Nowadays, burgers are made from aloo tikkis and from paneer, the reddest ingredient is no longer the meat but the sauce, still, all hope is not lost. The real meat burger is making its way back into our lives, and in the proper way. As happened in London and New York a few years ago, chefs have suddenly found the gourmet in a burger. Realising that the meat of a good burger is actually the meat in the burger, Michelin starrers like Joël Robuchon, Gordon Ramsay and Daniel Boulud created their own renditions, often with luxurious ingredients like foie gras, Wagyu and venison.
In Mumbai, Indigo Delicatessen has made excellent burgers since its birth in 2005, and they still do. The burgers are constructed in the correct proportions, with the meat and bread being proportioned in a roughly 60:40 ratio, and what’s more, you can actually choose the ‘doneness’ of the meat as well. When you want a sweeter and smokier burger, try their Burger with BBQ Pulled Pork. Three Chicks and a Bear do a great burger with blue cheese, and another with home cured salted tenderloin and sauerkraut.

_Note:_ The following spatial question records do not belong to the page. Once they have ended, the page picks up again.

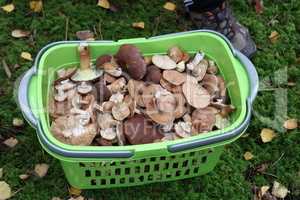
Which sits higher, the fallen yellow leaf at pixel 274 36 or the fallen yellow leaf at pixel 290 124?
the fallen yellow leaf at pixel 274 36

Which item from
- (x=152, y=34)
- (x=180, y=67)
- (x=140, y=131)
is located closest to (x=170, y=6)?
(x=152, y=34)

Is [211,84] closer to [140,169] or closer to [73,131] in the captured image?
[140,169]

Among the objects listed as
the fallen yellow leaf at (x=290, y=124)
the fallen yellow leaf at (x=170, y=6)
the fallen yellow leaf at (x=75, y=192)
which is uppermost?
the fallen yellow leaf at (x=170, y=6)

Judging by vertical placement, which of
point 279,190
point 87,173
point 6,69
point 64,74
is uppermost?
point 64,74

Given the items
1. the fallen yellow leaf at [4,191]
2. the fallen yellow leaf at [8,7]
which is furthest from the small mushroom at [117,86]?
the fallen yellow leaf at [8,7]

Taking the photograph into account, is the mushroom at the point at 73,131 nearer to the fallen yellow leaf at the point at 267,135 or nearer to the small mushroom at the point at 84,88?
the small mushroom at the point at 84,88

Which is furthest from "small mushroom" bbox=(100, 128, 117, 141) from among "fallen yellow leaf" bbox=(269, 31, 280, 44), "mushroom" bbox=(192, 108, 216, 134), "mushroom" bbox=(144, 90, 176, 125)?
"fallen yellow leaf" bbox=(269, 31, 280, 44)

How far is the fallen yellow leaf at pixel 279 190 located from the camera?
154cm

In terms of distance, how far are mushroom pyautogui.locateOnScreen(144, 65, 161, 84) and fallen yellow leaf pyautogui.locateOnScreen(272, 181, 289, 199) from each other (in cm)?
48

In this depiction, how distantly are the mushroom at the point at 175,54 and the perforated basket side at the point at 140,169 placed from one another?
0.93 ft

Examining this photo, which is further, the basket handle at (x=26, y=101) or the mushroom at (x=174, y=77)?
the mushroom at (x=174, y=77)

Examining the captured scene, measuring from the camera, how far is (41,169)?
1530 millimetres

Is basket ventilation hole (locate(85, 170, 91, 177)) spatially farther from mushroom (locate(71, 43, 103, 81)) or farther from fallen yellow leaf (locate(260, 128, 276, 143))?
fallen yellow leaf (locate(260, 128, 276, 143))

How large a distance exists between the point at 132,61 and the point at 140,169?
0.30 m
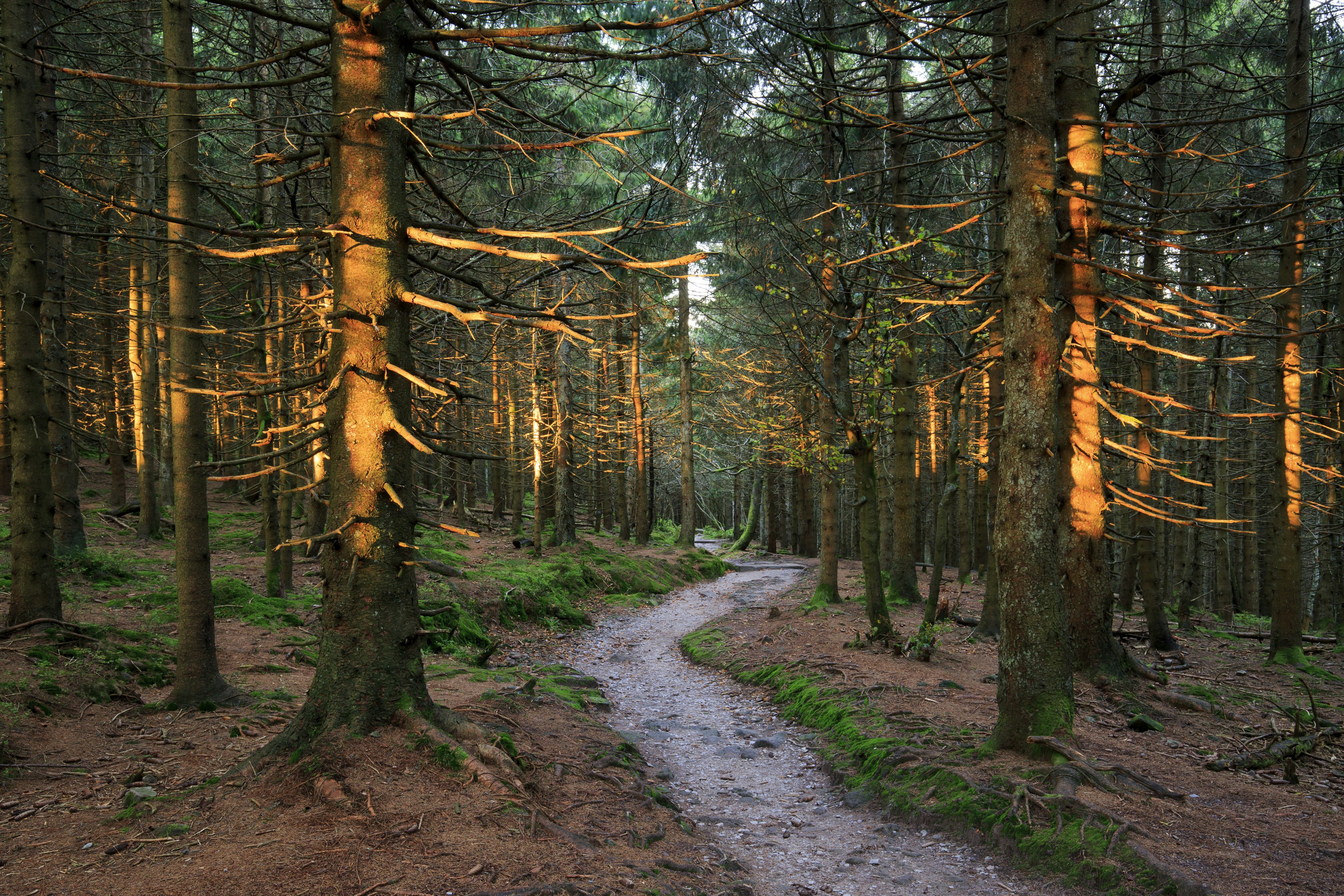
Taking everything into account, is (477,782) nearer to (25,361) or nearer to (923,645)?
(25,361)

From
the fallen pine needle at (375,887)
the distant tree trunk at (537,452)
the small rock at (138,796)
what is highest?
the distant tree trunk at (537,452)

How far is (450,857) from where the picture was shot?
3883mm

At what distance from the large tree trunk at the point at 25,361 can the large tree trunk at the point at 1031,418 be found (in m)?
8.99

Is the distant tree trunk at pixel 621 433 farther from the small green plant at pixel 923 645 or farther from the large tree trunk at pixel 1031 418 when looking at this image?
the large tree trunk at pixel 1031 418

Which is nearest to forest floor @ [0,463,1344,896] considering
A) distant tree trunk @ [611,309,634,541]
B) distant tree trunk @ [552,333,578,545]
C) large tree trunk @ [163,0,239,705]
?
large tree trunk @ [163,0,239,705]

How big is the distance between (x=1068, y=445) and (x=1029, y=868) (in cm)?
481

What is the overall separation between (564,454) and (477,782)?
1618cm

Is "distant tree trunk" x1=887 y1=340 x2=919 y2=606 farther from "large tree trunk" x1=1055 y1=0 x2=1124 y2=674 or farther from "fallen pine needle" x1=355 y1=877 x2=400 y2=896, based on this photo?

Many years ago, in a small side street of Bandra I discovered Between Breads and their Good Old Classic 10 oz Burger with onion rings and crispy bacon. In Bandra as well, Salt Water Café makes a stupendous Bacon, Spiced Brie, Cranberry Jam Burger with mustard cabbage slaw and fries on the side.
Howra (why is it called Howra?) does unimaginable things with burgers. From what they call the Grand Daddy (which is two buffalo patties with double cheese, lettuce and mayo with BBQ sauce and spicy cocktail sauce topped with caramelised onions) to The Godfather Burger (three mutton patties with melted cheese, caramelised onions, onion rings, jalapenos and a fried egg, all smothered in mustard, BBQ sauce and some really good hot sauce), Howra is just sheer sin.
But I keep going back to two burgers that are tasty and simple. Kobe, which opened in 1975, makes a really humble burger with a crisply blackened tenderloin patty in a buttered bun with mustard, a slice of onion and a slice of tomato. I don’t know what it is, maybe it’s a taste from my childhood, but a couple of those small burgers make me feel truly gratified. And the other one is what used to be the Beef Chilly Burger at Gondola in Bandra. Now done with buffalo, its shredded meat tossed in a wok with whole green chillies, soy sauce, Worcestershire sauce (I suspect) and shoved between the top and bottom of a buttered bun. It takes me home every time I’m passing through Bandra.